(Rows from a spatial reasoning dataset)
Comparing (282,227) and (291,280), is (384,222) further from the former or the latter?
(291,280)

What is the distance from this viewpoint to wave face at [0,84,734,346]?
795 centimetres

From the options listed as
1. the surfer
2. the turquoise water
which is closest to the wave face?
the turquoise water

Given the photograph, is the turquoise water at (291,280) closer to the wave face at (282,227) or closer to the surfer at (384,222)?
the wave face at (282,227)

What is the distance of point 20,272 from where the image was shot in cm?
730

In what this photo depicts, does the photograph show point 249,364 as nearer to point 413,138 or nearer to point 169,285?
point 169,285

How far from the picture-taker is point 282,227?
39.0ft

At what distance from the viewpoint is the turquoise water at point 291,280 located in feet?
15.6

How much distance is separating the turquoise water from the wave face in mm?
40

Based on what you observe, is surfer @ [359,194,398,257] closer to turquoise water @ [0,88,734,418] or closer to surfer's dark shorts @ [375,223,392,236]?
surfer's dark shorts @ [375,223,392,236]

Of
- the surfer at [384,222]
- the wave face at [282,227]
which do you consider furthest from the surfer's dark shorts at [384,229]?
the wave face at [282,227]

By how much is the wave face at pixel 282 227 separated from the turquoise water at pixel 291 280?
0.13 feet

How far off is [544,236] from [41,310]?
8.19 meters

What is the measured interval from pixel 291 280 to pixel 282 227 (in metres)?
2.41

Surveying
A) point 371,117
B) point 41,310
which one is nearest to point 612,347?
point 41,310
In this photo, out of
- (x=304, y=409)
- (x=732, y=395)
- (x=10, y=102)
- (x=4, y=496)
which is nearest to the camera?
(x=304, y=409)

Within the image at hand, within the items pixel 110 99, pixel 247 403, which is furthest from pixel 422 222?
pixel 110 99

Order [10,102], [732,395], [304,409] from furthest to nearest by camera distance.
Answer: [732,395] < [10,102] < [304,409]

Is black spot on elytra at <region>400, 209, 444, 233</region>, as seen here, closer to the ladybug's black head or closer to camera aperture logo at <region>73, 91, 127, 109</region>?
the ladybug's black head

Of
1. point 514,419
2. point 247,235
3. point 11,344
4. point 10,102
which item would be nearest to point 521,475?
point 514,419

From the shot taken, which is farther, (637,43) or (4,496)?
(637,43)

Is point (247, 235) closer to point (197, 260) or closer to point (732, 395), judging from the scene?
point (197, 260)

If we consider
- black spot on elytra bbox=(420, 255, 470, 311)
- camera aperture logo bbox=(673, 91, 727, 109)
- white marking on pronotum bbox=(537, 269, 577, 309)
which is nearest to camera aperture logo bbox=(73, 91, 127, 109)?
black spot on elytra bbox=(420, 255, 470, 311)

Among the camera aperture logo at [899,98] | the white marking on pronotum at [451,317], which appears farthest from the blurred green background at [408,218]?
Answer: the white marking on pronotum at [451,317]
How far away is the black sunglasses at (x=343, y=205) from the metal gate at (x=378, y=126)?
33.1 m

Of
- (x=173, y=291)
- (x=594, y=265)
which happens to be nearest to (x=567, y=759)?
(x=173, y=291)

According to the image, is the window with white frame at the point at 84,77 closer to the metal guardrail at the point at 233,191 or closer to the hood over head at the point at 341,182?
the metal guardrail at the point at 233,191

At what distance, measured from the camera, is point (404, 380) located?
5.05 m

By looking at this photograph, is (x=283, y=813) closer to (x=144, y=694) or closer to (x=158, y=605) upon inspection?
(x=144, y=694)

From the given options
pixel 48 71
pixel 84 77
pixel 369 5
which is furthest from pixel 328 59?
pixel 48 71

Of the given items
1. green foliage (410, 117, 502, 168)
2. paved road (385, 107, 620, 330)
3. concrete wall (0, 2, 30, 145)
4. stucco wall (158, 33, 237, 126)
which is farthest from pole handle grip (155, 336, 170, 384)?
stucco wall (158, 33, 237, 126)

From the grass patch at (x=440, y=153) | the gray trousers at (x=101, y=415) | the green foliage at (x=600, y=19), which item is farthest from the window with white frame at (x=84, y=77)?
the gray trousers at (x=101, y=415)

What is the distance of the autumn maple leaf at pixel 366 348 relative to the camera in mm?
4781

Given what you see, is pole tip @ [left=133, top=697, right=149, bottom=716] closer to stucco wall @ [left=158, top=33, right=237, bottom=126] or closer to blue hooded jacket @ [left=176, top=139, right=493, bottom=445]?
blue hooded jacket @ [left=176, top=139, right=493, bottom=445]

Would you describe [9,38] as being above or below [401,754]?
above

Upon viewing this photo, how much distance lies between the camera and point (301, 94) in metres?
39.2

_Task statement_
Rewrite the lines from the line with "Upon viewing this" through the end of the records as a Markdown table with the columns Row and Line, numbering each row and leaving out any blank lines.

_Response_
| Row | Line |
|---|---|
| 1 | Upon viewing this photo, how much distance lies between the camera and point (301, 94) in metres? |
| 2 | 39.2 |